Requirements => Reproduce the material in full, unchanged.

Data extract =>
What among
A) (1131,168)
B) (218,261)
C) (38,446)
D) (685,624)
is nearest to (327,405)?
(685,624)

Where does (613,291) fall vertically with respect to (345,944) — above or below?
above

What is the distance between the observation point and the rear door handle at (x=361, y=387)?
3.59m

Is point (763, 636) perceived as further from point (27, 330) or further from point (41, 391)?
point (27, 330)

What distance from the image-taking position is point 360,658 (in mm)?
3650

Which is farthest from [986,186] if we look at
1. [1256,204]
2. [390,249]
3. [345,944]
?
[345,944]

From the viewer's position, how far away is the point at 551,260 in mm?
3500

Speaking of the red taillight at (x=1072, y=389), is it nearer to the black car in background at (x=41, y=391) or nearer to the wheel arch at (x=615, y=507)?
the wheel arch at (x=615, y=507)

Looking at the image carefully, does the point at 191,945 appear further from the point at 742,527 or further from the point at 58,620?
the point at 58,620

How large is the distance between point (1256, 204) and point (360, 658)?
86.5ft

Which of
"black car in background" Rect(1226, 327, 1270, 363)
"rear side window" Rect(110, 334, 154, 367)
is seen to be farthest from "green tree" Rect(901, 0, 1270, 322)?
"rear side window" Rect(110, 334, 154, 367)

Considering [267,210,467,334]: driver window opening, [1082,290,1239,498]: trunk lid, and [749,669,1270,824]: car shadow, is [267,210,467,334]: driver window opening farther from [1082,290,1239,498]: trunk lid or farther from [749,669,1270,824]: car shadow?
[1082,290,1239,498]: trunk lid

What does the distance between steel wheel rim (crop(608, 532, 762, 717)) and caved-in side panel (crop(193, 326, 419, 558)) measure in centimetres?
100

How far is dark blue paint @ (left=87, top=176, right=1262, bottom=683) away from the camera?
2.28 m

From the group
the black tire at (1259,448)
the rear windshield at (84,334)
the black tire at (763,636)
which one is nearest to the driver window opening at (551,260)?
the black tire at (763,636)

Solution for this problem =>
What among
A) (1131,168)
B) (218,261)
C) (38,446)
D) (685,624)
is nearest to (327,405)?
(685,624)

Where does (613,291) fall vertically with respect to (345,944) — above or below?
above

What is the distance between the observation point and the rear door handle at (x=361, y=387)?
3.59m

Is point (763, 636) perceived as further from point (27, 330) or further from point (41, 391)?
point (27, 330)

What distance from the image-taking position is point 360,658 (in mm)?
3650

Which is farthest from [986,186] if we look at
1. [1256,204]
2. [390,249]
3. [345,944]
?
[345,944]

From the viewer's position, how far away is the point at 551,260 in mm?
3500

Speaking of the red taillight at (x=1072, y=389), is it nearer to the black car in background at (x=41, y=391) or nearer to the wheel arch at (x=615, y=507)?
the wheel arch at (x=615, y=507)

Looking at the image carefully, does the point at 191,945 appear further from the point at 742,527 or further from the point at 58,620?
the point at 58,620

How large is the distance between point (1256, 204) and point (360, 658)?
86.5ft

Which of
"black car in background" Rect(1226, 327, 1270, 363)
"rear side window" Rect(110, 334, 154, 367)
is seen to be farthest from "green tree" Rect(901, 0, 1270, 322)?
"rear side window" Rect(110, 334, 154, 367)

Considering [267,210,467,334]: driver window opening, [1082,290,1239,498]: trunk lid, and [749,669,1270,824]: car shadow, is [267,210,467,334]: driver window opening farther from [1082,290,1239,498]: trunk lid or farther from [749,669,1270,824]: car shadow?
[1082,290,1239,498]: trunk lid

What does the distance between steel wheel rim (crop(608, 532, 762, 717)) and caved-in side panel (crop(193, 326, 419, 558)) measure in centimetres?
100

How far is dark blue paint @ (left=87, top=176, right=1262, bottom=683) away from the camera?
2.28 m

From the group
the black tire at (1259,448)
the rear windshield at (84,334)
the black tire at (763,636)
which one is nearest to the driver window opening at (551,260)?
the black tire at (763,636)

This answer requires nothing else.